Picture the following scenario:
It’s Monday. You wake up and go to work. You take an Uber. To take advantage of your commute, you take out your laptop — well, the one your office lends you- and you start answering emails while listening to your favorite playlist on Spotify.
The story repeats for a few weeks until one Thursday you realize that a good friend is getting married this weekend in a nearby city. You log into Zipcar to rent a Jeep for the road trip.
You’re not staying at your place, wherever that is, but in an Airbnb that you and a friend rented for two months to be near the beach. You have no formal clothes in this closet, and you have nothing to wear to the wedding.

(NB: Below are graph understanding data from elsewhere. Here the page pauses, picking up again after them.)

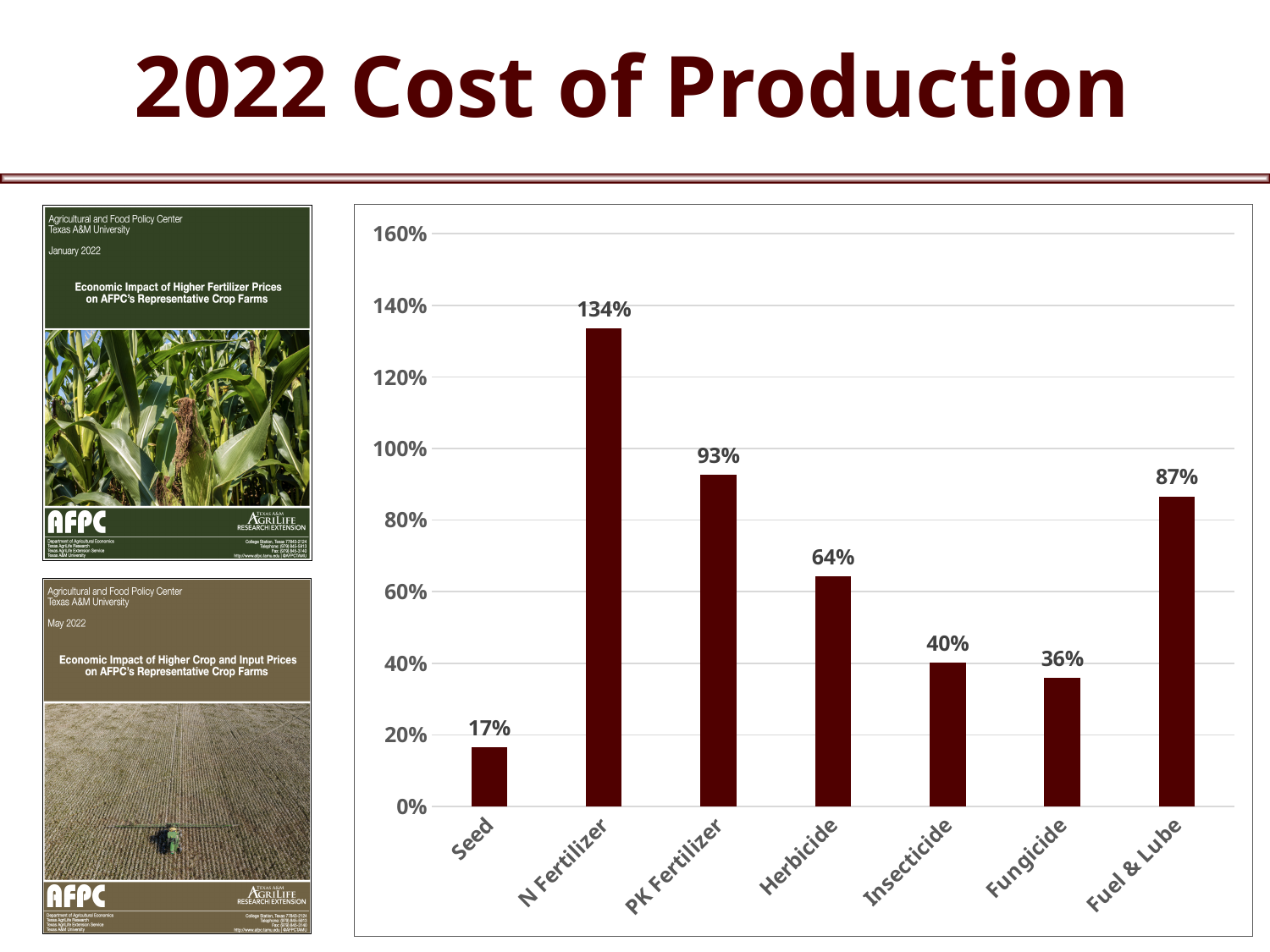
What is the difference between the values for N Fertilizer and PK Fertilizer? 41% Is the value for PK Fertilizer greater or less than 100%? less Which is larger, the value for Herbicide or the value for Fuel & Lube? Fuel & Lube What kind of chart is shown on the slide? bar chart How many categories are shown on the x axis? 7 What is the value for Herbicide? 64% What is the value for N Fertilizer? 134% Which category has the lowest value? Seed Which category has the highest value? N Fertilizer What is the difference between the values for Insecticide and Fungicide? 4% What is the title of the slide? 2022 Cost of Production What is the value for Fuel & Lube? 87%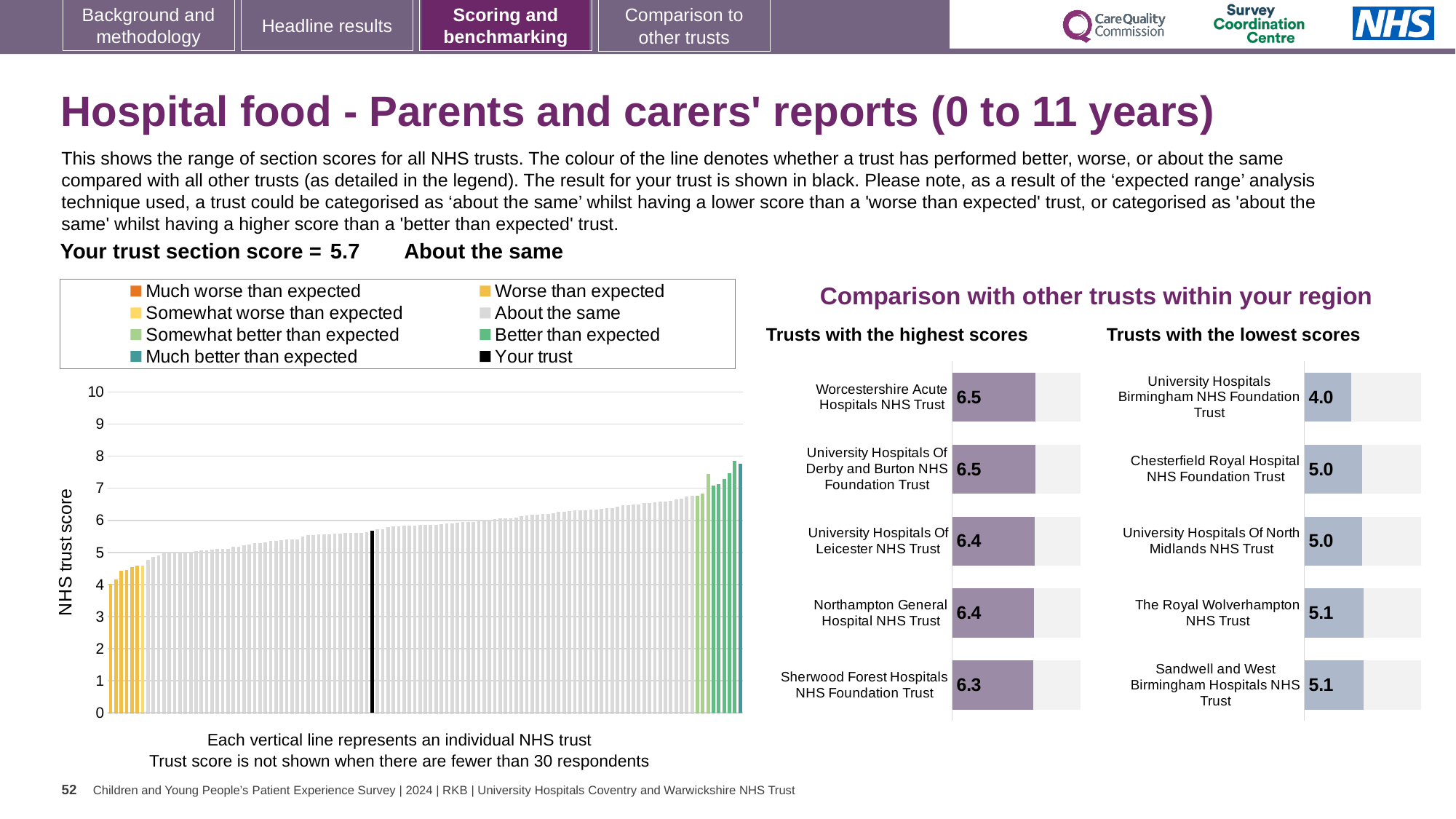
How many trusts are shown in the 'Trusts with the highest scores' chart? 5 What kind of chart is the large chart on the left showing NHS trust scores? Bar chart In the 'Trusts with the highest scores' chart, which has the higher score: Northampton General Hospital NHS Trust or Sherwood Forest Hospitals NHS Foundation Trust? Northampton General Hospital NHS Trust In the 'Trusts with the lowest scores' chart, what is the score for University Hospitals Birmingham NHS Foundation Trust? 4.0 In the large chart on the left, is the value of the tallest bar greater or less than 7? greater In the 'Trusts with the highest scores' chart, what is the score for Worcestershire Acute Hospitals NHS Trust? 6.5 In the 'Trusts with the lowest scores' chart, which trust has the lowest score? University Hospitals Birmingham NHS Foundation Trust How many entries does the legend above the large chart on the left list? 8 In the large chart on the left, what is the section score of the trust shown in black (your trust)? 5.7 In the 'Trusts with the highest scores' chart, what is the difference between the scores of Worcestershire Acute Hospitals NHS Trust and Sherwood Forest Hospitals NHS Foundation Trust? 0.2 In the 'Trusts with the lowest scores' chart, what is the difference between the scores of Chesterfield Royal Hospital NHS Foundation Trust and University Hospitals Birmingham NHS Foundation Trust? 1.0 In the large chart on the left, do the trust scores rise or fall from left to right? Rise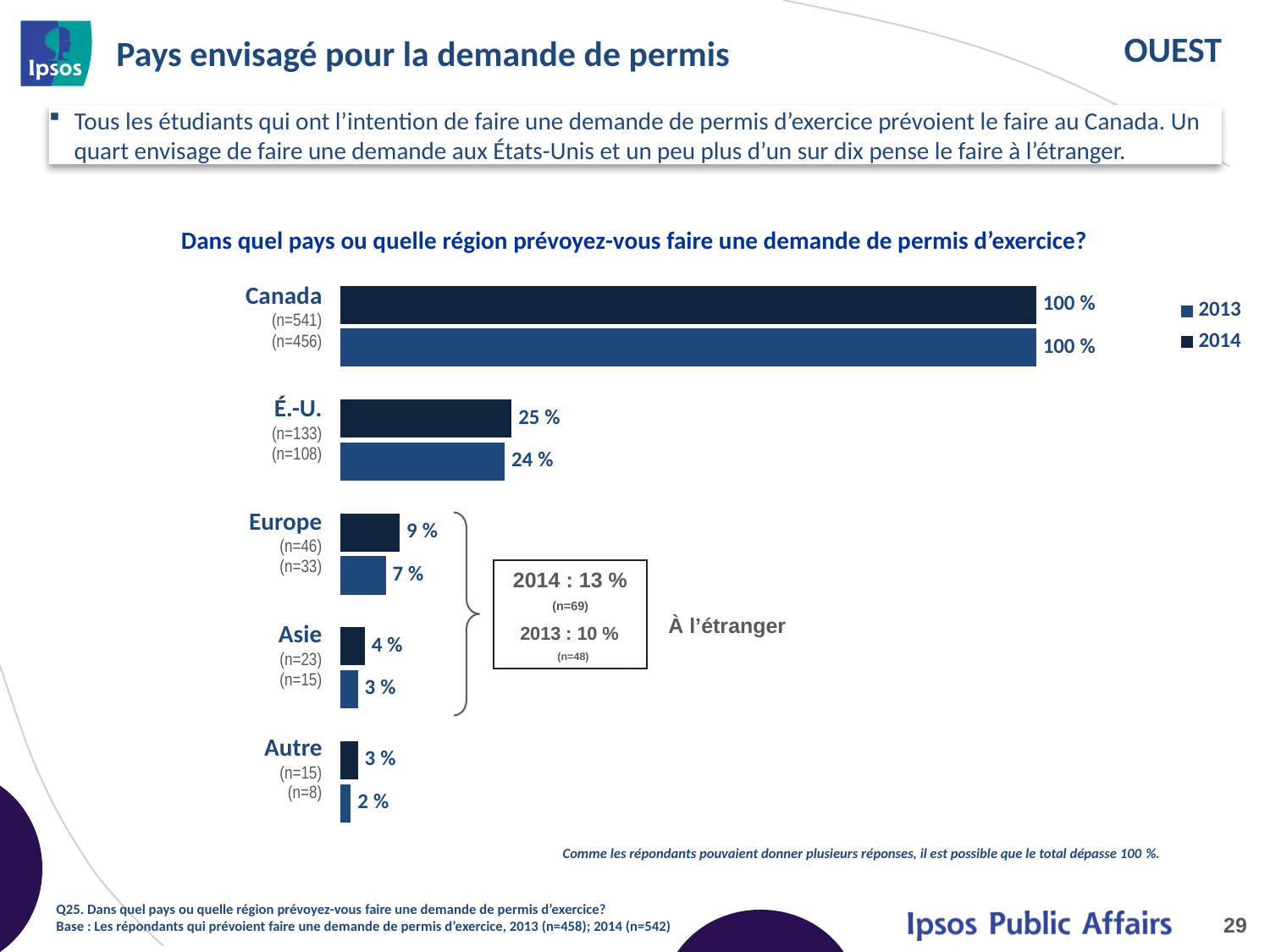
What is the difference between the 2013 and 2014 values for Europe? 2 % How many series does the legend list? 2 How many countries or regions are plotted in the chart? 5 What is the 2014 value for Europe? 9 % What is the 2013 value for É.-U.? 24 % Which is larger for É.-U.: the 2013 value or the 2014 value? 2014 Which country or region has the lowest value in 2014? Autre Which country or region has the highest value in 2014? Canada What is the 2014 value for Asie? 4 % What is the 2013 value for Autre? 2 % What kind of chart is shown on the slide? bar chart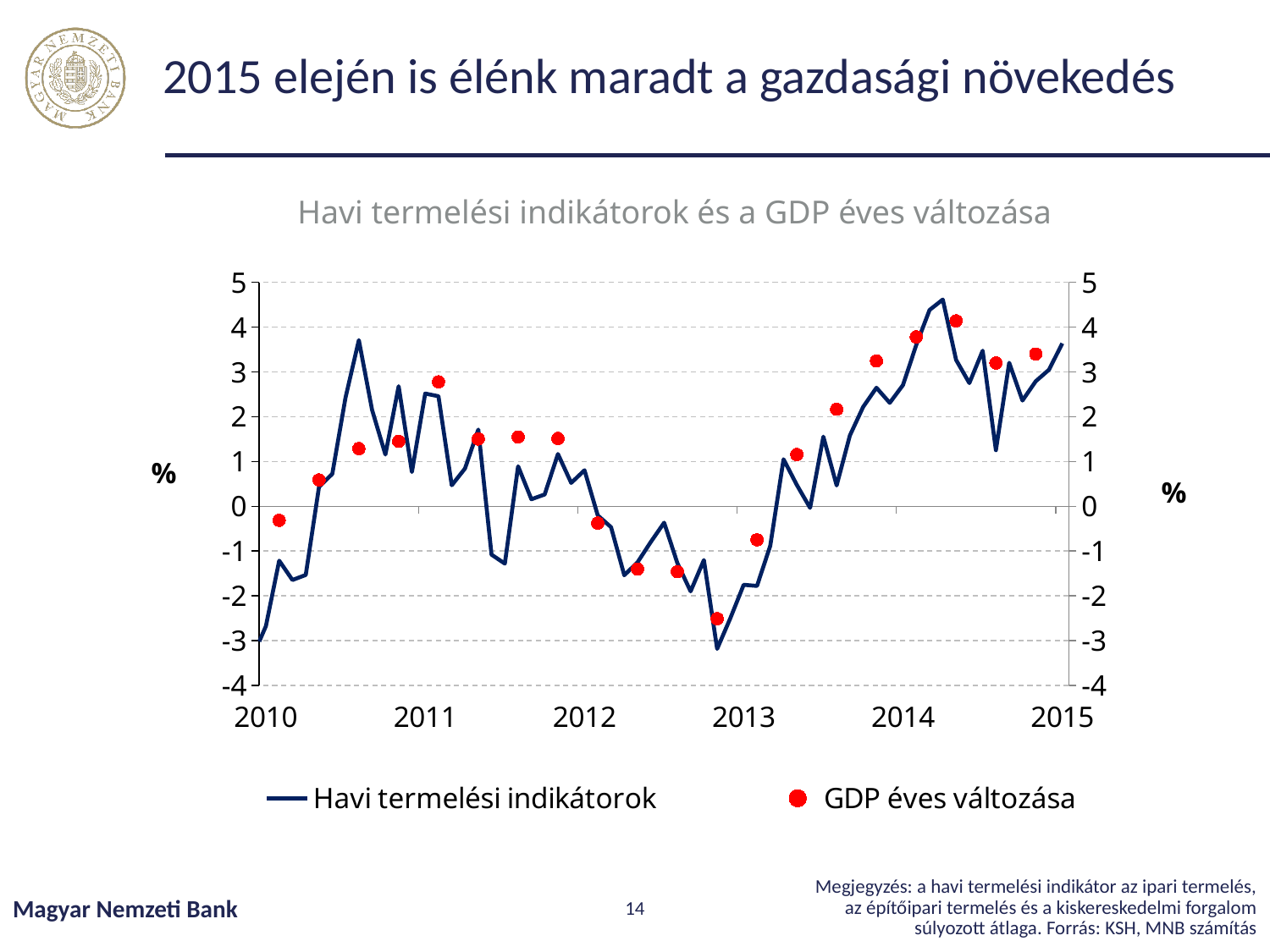
What kind of chart is shown on the slide? line chart Is the highest GDP éves változása point, located in 2014, greater or less than 4? greater Does the Havi termelési indikátorok line generally rise or fall between 2011 and the end of 2012? fall Is the lowest GDP éves változása point, located just before 2013, greater or less than -2? less Is the highest point of the Havi termelési indikátorok line, reached in 2014, greater or less than 4? greater What is the title of the chart? Havi termelési indikátorok és a GDP éves változása Does the Havi termelési indikátorok line generally rise or fall between 2013 and 2014? rise What are the two series named in the legend? Havi termelési indikátorok; GDP éves változása How many year labels are shown on the x axis? 6 How many series does the legend list? 2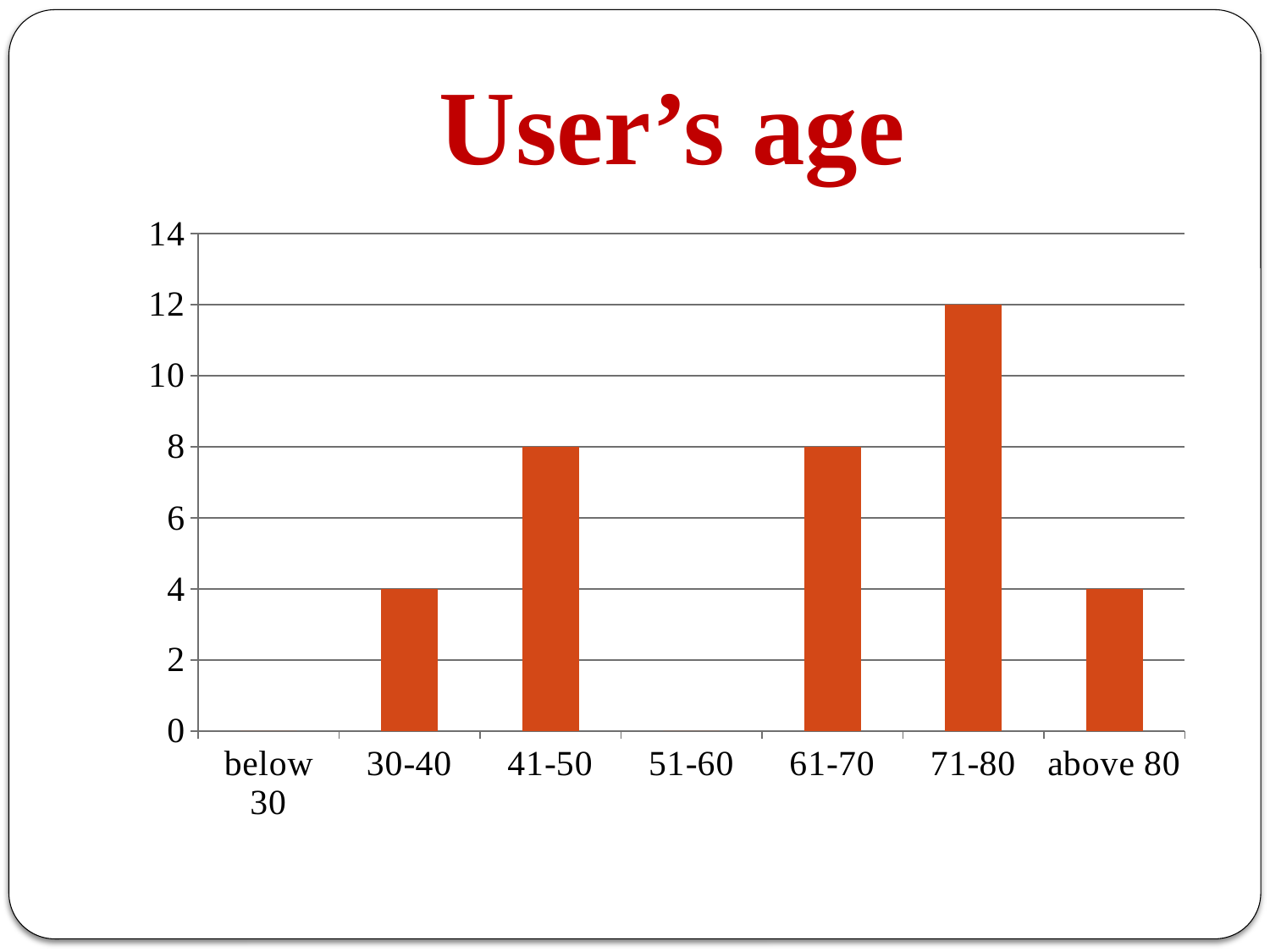
What is the difference between the values for 71-80 and above 80? 8 Which age group has the highest value? 71-80 Which is larger, the value for 61-70 or the value for above 80? 61-70 What is the value for the 71-80 age group? 12 What is the value for the 30-40 age group? 4 Which age groups have no bar shown (a value of 0)? below 30 and 51-60 How many age categories are shown on the x axis? 7 What is the title of the chart? User's age What is the value for the 41-50 age group? 8 What is the maximum value shown on the y axis? 14 What kind of chart is shown on the slide? bar chart Is the value for 71-80 greater or less than 10? greater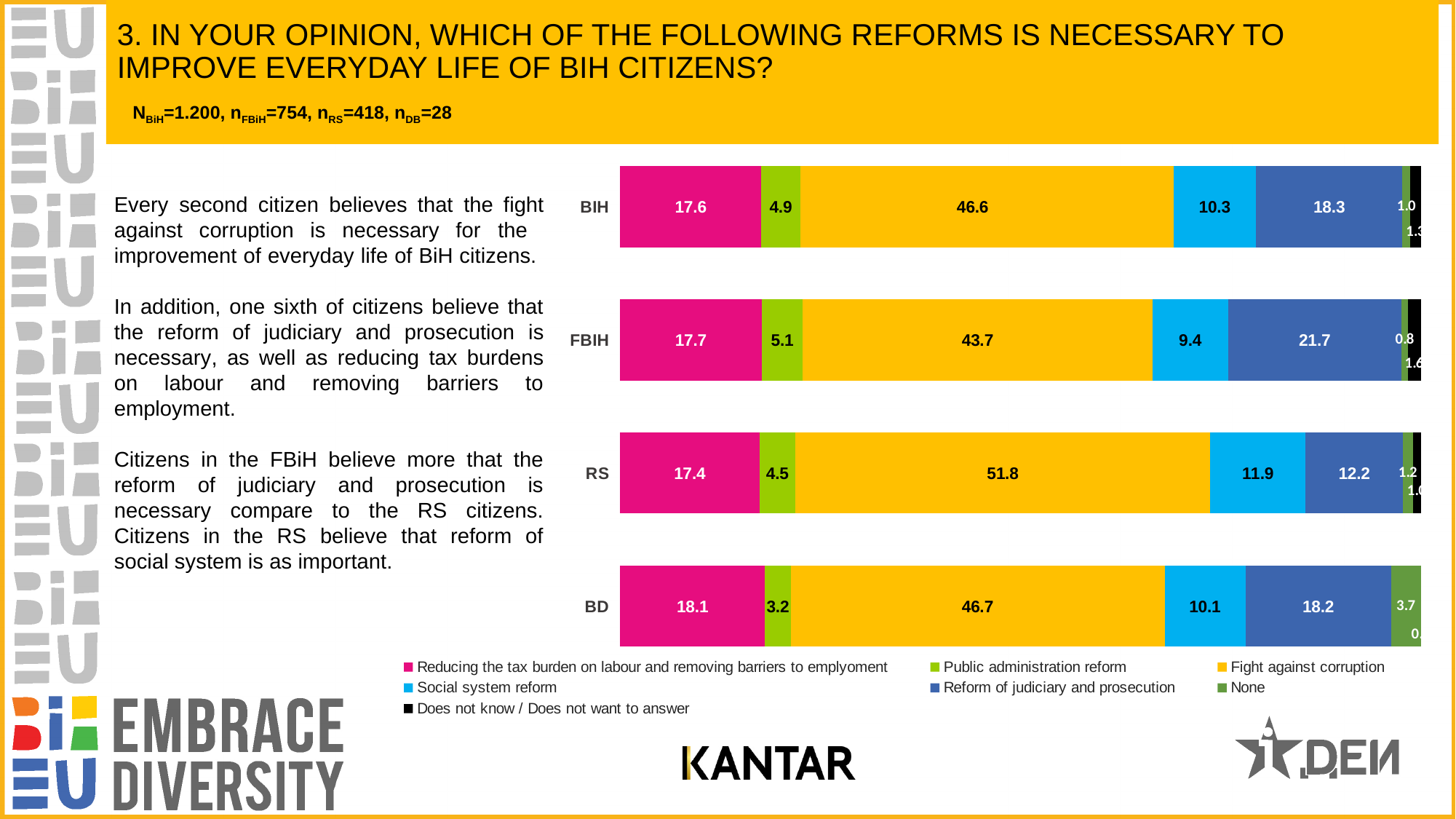
How many series does the legend list? 7 Which region has the lowest value for Reform of judiciary and prosecution? RS Which region has the highest value for Fight against corruption? RS What is the difference between the Reform of judiciary and prosecution values for FBIH and RS? 9.5 What is the value for Social system reform in the BD bar? 10.1 How many categories (regions) are plotted on the chart? 4 What kind of chart is shown on the slide? Stacked bar chart What is the value for Fight against corruption in the RS bar? 51.8 What is the value for Public administration reform in the BIH bar? 4.9 Which is larger: the Social system reform value for RS or for FBIH? RS What is the value for Reform of judiciary and prosecution in the FBIH bar? 21.7 Which colour represents Fight against corruption in the chart? Yellow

So, you head to the Rent-The-Runway page to rent a Tom Ford suit you had your eye on. They drop it off on Friday, you’ll return it on Monday.
You get back from the wedding Sunday afternoon, ready to resume your routine. Despite your absence, the house is spotless, thanks to Homejoy, a cleaning service that spares you from even buying cleaning products.
You decide to plan for the week ahead, so you check the weather forecast. The next few days look to be sunny and delightful in your location by the sea. You get the idea to ask Zirtual, your virtual assistant, to rent you a convertible for the next few days.
To live this scenario, we need to own nothing, from the cheapest mixtape to the most expensive designer clothes. And that sets us free. Because, our future is not going to be about getting to own anything, but getting access to everything.